Sunday, November 04, 2018

Reading the Bible Seriously, but not Literally

Numbers 22:21-31 by Rev. Susan Lukey
Series:Why We Are A Church Community Fall 2018

The Bible is this amazing, wonderful, & fascinatingly diverse collection of sayings, stories, genealogies, poems, proverbs, historical writings, parables, and more. It’s not a book – it’s a library. It contains the most comforting words: “The Lord is my shepherd, I shall not want.” And the most poetically beautiful words: “They shall rise up on wings like eagles; they shall run and not be weary; they shall walk and not be faint.” And the wisest words: “Love your enemies; do not repay evil for evil.” And the strangest stories.... When we choose to follow the Way of Jesus, then we choose this book as our guide and our wisdom, and that includes all the strange and weird parts, as well as all the beautiful, wise and wonderful parts.
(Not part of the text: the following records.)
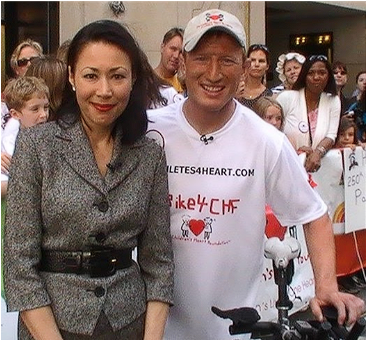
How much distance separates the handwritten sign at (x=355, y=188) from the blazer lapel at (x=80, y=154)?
4709 millimetres

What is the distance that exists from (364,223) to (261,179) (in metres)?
4.59

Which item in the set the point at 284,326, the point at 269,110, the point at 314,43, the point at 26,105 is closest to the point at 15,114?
the point at 26,105

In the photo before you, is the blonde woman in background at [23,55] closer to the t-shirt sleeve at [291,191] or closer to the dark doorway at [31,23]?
the t-shirt sleeve at [291,191]

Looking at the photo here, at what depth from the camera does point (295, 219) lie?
9.09ft

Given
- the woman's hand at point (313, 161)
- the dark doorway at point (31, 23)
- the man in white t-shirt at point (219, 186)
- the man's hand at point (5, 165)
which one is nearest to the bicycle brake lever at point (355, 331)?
the man in white t-shirt at point (219, 186)

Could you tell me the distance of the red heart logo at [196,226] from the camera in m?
2.63

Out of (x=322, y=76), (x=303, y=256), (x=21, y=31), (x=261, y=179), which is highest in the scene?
(x=21, y=31)

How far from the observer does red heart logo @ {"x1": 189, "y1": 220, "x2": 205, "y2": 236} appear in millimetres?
2631

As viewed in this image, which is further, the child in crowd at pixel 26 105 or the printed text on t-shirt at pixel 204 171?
the child in crowd at pixel 26 105

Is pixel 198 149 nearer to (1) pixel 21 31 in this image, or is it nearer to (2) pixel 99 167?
(2) pixel 99 167

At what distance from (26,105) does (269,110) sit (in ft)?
8.43

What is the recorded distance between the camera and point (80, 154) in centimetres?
231

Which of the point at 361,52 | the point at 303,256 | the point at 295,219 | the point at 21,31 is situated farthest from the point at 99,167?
the point at 361,52

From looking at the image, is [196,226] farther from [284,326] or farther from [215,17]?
[215,17]
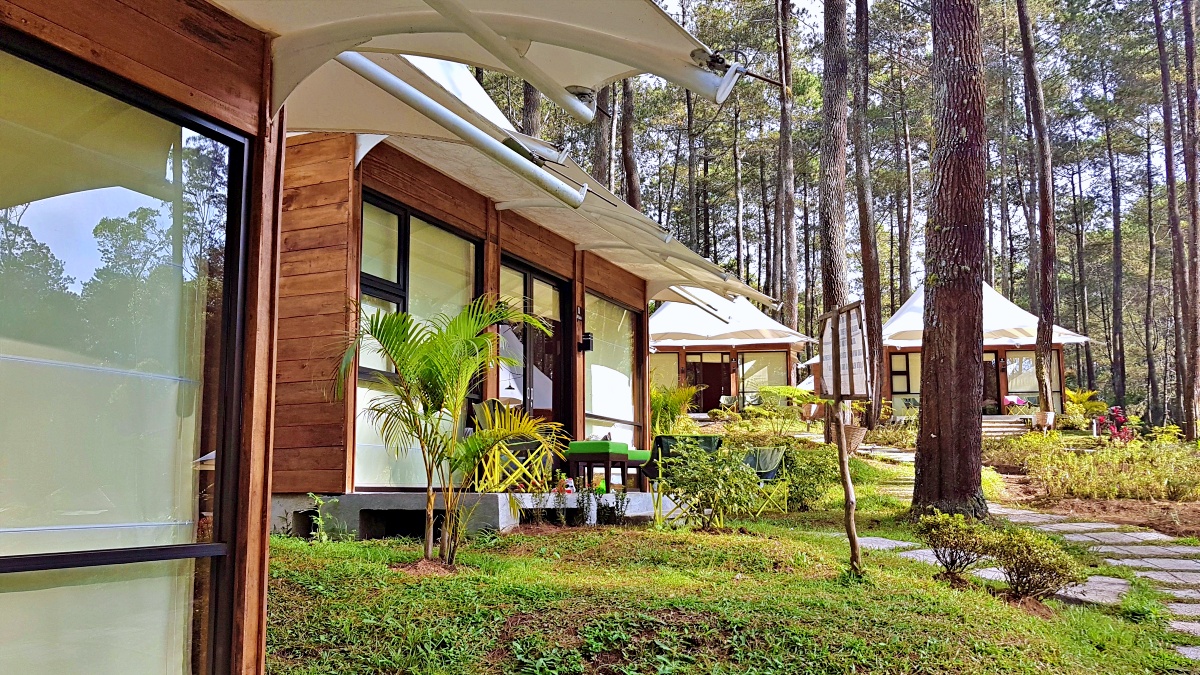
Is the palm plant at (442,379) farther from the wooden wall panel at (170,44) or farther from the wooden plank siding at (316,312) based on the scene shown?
the wooden wall panel at (170,44)

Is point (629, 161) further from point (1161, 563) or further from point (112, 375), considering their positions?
point (112, 375)

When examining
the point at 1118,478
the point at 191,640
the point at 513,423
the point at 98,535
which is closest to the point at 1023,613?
the point at 513,423

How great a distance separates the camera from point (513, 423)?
536cm

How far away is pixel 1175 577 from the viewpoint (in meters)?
6.13

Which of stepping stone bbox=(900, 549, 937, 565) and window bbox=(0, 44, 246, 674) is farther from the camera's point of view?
stepping stone bbox=(900, 549, 937, 565)

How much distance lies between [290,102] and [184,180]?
151 centimetres

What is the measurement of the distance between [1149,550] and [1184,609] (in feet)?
7.19

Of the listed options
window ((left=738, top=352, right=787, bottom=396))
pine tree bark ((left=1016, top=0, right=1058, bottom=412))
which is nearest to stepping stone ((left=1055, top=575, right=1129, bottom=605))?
pine tree bark ((left=1016, top=0, right=1058, bottom=412))

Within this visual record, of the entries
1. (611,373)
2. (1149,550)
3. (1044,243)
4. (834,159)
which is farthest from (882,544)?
(1044,243)

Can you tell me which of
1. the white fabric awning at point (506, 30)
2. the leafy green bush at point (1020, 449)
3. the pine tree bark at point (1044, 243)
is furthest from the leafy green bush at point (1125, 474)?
the white fabric awning at point (506, 30)

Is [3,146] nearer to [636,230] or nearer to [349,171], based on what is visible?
[349,171]

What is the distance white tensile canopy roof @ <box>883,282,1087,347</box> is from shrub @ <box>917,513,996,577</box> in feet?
55.1

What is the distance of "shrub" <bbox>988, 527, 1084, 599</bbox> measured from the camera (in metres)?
4.88

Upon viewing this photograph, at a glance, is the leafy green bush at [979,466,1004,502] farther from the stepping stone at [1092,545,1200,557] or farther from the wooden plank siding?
the wooden plank siding
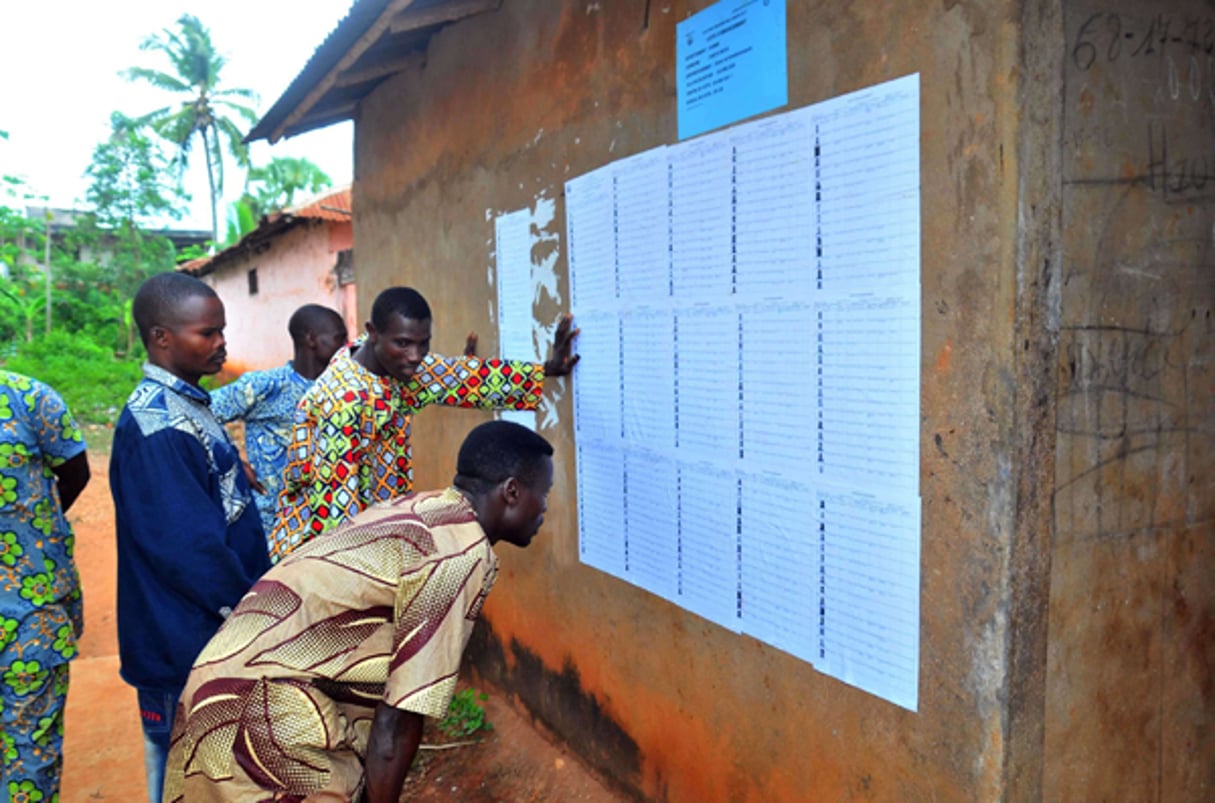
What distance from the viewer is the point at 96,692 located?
4551 mm

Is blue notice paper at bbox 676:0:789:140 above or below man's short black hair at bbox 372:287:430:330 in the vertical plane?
above

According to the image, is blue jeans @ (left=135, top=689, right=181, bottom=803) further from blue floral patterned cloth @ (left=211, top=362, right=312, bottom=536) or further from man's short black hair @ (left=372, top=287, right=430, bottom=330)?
blue floral patterned cloth @ (left=211, top=362, right=312, bottom=536)

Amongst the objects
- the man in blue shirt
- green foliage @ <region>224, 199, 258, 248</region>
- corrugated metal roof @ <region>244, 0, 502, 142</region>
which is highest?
green foliage @ <region>224, 199, 258, 248</region>

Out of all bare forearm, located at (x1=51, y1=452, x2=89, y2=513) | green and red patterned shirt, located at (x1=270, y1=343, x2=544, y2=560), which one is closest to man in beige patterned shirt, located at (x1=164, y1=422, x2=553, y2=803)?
green and red patterned shirt, located at (x1=270, y1=343, x2=544, y2=560)

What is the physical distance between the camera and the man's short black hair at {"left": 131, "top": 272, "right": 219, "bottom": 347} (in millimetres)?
2279

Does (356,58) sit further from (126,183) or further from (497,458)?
(126,183)

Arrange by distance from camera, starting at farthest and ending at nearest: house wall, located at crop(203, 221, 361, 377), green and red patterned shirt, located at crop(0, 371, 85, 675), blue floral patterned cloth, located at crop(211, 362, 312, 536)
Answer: house wall, located at crop(203, 221, 361, 377), blue floral patterned cloth, located at crop(211, 362, 312, 536), green and red patterned shirt, located at crop(0, 371, 85, 675)

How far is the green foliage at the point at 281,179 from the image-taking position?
89.5 ft

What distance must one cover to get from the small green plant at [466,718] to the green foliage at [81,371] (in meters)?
13.7

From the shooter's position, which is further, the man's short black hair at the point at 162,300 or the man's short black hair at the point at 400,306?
the man's short black hair at the point at 400,306

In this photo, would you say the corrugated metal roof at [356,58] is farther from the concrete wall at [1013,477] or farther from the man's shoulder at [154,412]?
the man's shoulder at [154,412]

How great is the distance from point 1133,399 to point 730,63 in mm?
1361

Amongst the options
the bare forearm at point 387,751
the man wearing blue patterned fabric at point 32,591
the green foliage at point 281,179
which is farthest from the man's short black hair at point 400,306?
the green foliage at point 281,179

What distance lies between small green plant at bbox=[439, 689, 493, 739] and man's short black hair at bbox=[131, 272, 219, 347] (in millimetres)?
2317
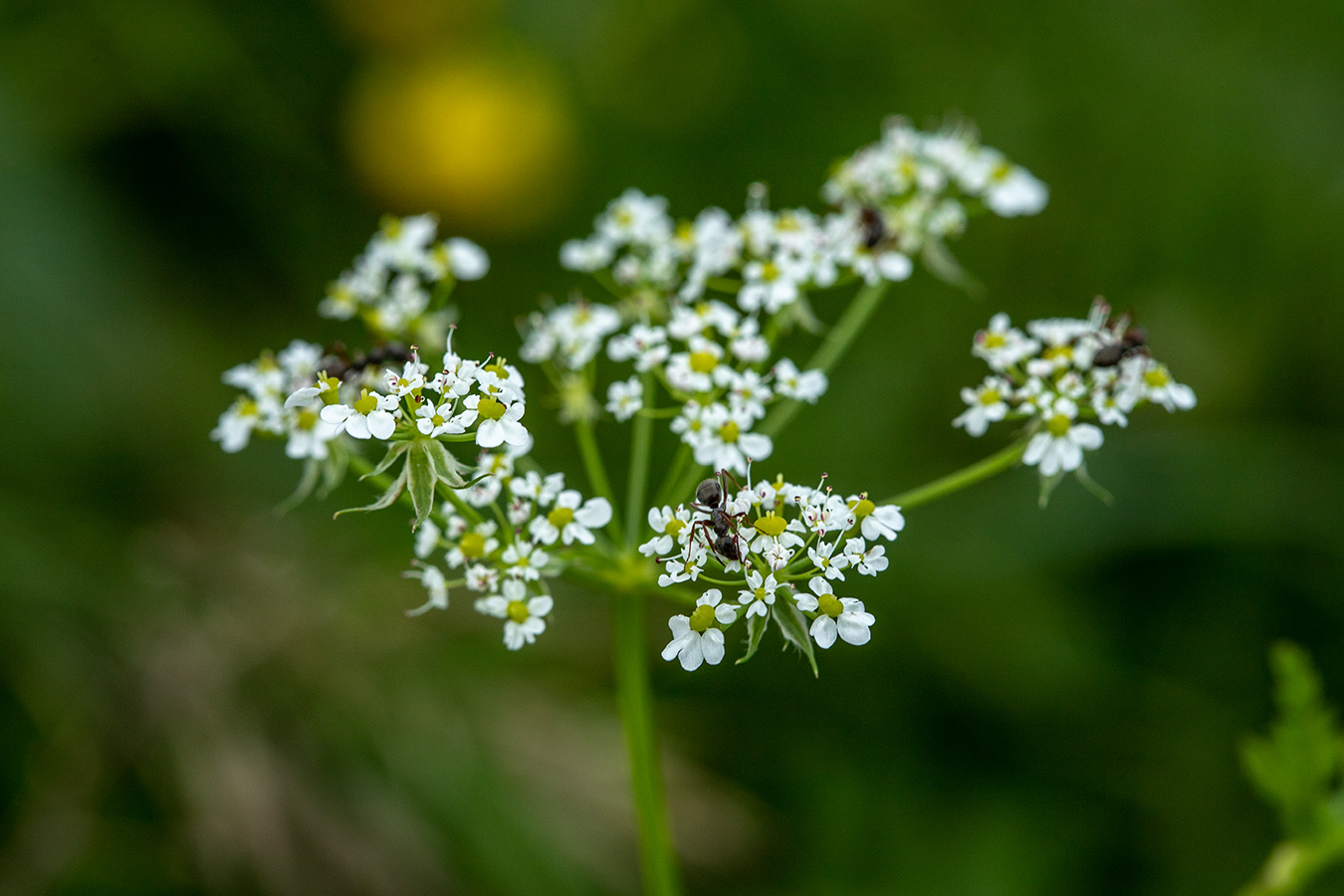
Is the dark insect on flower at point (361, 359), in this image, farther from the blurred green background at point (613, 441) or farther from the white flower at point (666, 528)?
the blurred green background at point (613, 441)

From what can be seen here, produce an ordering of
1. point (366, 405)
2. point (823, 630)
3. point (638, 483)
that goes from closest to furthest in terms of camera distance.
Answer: point (823, 630), point (366, 405), point (638, 483)

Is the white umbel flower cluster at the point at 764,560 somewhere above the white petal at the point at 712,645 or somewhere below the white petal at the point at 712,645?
above

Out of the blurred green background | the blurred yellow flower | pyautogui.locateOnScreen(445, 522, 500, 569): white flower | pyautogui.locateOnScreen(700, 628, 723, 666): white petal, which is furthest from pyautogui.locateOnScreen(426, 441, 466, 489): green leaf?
the blurred yellow flower

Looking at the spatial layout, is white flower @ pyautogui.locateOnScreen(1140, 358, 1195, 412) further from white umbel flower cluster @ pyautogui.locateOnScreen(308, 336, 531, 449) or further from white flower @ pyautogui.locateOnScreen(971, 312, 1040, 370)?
white umbel flower cluster @ pyautogui.locateOnScreen(308, 336, 531, 449)

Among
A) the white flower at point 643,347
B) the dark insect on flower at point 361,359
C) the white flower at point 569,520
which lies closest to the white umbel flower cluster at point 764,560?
the white flower at point 569,520

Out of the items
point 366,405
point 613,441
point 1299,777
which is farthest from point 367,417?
point 613,441

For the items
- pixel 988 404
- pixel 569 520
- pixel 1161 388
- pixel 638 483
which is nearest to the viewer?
pixel 569 520

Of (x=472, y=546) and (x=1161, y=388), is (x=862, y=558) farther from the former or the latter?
(x=1161, y=388)
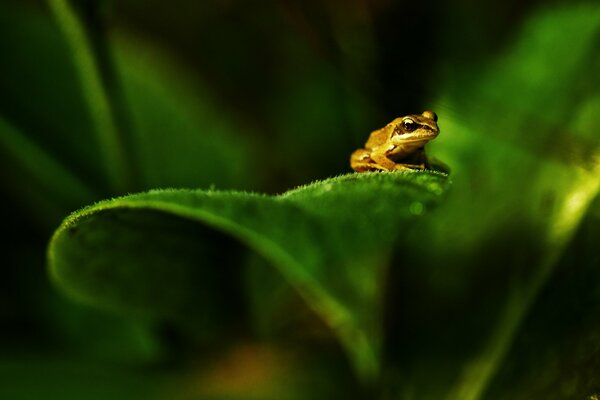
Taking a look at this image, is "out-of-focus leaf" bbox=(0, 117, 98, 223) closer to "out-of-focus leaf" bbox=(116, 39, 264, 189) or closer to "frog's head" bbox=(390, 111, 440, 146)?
"out-of-focus leaf" bbox=(116, 39, 264, 189)

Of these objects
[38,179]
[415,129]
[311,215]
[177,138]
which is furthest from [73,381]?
[415,129]

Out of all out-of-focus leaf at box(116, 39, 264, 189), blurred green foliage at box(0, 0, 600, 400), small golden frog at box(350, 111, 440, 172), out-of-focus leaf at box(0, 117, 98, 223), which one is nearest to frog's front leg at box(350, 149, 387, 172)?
small golden frog at box(350, 111, 440, 172)

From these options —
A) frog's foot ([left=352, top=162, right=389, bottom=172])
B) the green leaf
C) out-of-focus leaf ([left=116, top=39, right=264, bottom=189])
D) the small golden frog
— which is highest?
out-of-focus leaf ([left=116, top=39, right=264, bottom=189])

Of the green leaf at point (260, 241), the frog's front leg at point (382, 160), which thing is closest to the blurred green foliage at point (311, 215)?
the green leaf at point (260, 241)

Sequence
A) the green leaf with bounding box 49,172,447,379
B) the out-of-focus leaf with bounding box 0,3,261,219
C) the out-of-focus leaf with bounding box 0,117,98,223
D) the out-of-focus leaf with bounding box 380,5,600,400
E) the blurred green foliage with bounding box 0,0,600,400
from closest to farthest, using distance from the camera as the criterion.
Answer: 1. the green leaf with bounding box 49,172,447,379
2. the blurred green foliage with bounding box 0,0,600,400
3. the out-of-focus leaf with bounding box 380,5,600,400
4. the out-of-focus leaf with bounding box 0,117,98,223
5. the out-of-focus leaf with bounding box 0,3,261,219

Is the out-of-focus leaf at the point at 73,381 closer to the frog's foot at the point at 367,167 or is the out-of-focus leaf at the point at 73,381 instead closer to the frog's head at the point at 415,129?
the frog's foot at the point at 367,167

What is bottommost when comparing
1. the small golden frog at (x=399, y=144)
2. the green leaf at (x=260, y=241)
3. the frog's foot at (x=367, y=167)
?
the green leaf at (x=260, y=241)
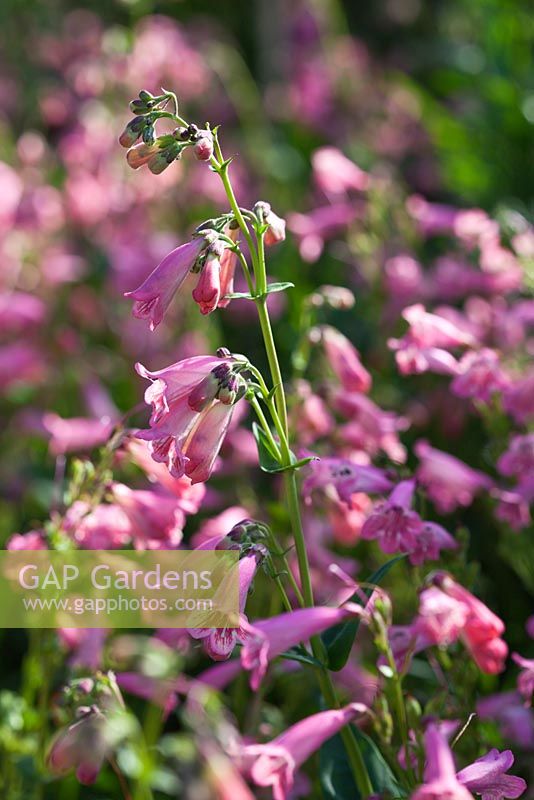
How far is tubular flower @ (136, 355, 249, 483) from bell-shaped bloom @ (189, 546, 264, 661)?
0.11m

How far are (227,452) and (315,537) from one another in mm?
524

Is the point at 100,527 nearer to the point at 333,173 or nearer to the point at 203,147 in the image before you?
the point at 203,147

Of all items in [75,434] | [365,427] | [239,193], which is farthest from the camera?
[239,193]

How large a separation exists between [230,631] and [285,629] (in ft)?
0.25

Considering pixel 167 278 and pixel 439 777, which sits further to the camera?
pixel 167 278

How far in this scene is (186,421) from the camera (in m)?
1.20

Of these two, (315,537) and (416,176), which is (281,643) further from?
(416,176)

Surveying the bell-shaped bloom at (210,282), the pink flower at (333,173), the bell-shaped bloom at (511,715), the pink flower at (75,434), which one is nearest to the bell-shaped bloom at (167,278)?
the bell-shaped bloom at (210,282)

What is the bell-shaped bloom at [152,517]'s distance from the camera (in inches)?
58.1

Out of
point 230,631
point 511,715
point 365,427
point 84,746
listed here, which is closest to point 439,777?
point 230,631

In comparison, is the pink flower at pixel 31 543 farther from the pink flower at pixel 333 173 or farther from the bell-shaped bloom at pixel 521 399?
the pink flower at pixel 333 173

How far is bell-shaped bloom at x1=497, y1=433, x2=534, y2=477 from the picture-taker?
1579 millimetres

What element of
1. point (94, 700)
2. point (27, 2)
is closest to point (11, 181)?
point (27, 2)

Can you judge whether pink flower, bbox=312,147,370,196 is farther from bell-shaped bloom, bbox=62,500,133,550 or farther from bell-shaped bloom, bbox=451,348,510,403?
bell-shaped bloom, bbox=62,500,133,550
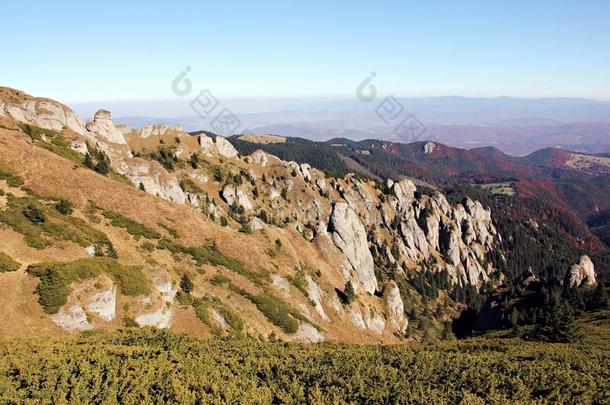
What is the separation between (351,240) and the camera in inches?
5974

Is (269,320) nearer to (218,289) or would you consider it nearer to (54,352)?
(218,289)

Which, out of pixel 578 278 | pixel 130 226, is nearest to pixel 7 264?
pixel 130 226

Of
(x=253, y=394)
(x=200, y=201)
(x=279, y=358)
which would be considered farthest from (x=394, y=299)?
(x=253, y=394)

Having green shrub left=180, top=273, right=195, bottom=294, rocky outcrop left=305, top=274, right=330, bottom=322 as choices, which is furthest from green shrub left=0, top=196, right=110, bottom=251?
rocky outcrop left=305, top=274, right=330, bottom=322

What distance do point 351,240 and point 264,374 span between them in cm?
12367

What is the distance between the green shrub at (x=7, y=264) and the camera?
3847 centimetres

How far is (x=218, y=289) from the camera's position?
58906 mm

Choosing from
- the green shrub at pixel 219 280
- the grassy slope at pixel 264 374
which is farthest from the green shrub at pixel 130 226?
the grassy slope at pixel 264 374

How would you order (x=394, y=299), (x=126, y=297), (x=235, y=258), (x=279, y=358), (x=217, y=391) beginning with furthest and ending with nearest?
(x=394, y=299), (x=235, y=258), (x=126, y=297), (x=279, y=358), (x=217, y=391)

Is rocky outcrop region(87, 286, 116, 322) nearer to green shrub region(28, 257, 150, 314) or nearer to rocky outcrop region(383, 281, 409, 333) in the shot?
green shrub region(28, 257, 150, 314)

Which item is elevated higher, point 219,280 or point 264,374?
point 264,374

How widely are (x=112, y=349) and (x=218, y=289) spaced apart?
29.6 metres

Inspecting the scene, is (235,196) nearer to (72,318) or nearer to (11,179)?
(11,179)

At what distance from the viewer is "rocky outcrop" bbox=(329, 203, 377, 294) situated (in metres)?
145
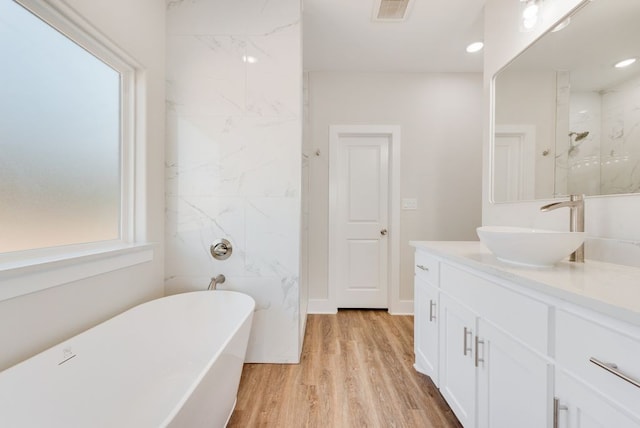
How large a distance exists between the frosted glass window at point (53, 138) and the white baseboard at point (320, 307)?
195 cm

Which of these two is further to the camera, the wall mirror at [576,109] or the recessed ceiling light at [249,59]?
the recessed ceiling light at [249,59]

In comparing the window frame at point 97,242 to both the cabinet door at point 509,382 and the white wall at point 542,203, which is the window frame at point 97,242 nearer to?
the cabinet door at point 509,382

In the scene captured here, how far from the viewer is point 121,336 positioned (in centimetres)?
136

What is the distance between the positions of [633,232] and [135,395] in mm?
2202

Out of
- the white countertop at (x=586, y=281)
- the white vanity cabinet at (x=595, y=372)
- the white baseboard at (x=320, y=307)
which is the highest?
the white countertop at (x=586, y=281)

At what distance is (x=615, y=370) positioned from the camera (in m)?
0.59

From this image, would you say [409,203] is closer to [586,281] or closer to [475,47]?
[475,47]

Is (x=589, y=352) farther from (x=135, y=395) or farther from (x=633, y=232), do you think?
(x=135, y=395)

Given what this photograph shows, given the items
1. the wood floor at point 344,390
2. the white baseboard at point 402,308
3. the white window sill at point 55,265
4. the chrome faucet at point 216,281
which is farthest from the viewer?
the white baseboard at point 402,308

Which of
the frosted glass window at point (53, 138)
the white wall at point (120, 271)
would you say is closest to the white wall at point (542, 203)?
the white wall at point (120, 271)

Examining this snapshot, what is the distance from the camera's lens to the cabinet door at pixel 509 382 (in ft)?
2.67

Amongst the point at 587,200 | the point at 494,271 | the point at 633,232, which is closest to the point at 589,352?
the point at 494,271

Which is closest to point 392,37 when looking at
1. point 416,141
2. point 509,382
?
point 416,141

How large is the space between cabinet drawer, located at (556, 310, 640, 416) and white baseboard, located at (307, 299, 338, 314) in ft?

It includes all the imperfect, stumbling, bumbling characters, as well as the compassionate, wise ones. Then, there are the many Christians who declare that the Bible must be seen as inerrant, infallible, and it must be taken literally. They resist asking any questions about why things might be contradictory in scripture or why the Bible says things that science and life experience might tell us are no longer accurate. In a way, they are trying to protect the Bible, to build a fence around it so it doesn’t get trampled down. Perhaps, underneath, they are afraid that the Bible will be dismissed as irrelevant, and so they protect it with words such as literal, inerrant & infallible. But the Bible doesn’t need protecting. In fact, the more it is protected from questions, debates, and wrestling, the less relevant it does become. So, what is the Bible? How would I describe it and my relationship to it? I believe the Bible is a collection of writings from dozens, if not hundreds of people. I believe, as David preached from 2nd Timothy last week, that the Bible is inspired by God. Yet, that inspiration was given to fallible people, people who can misunderstand and make errors, people who were shaped by their own cultural understandings, even as they tried to express their experience of God.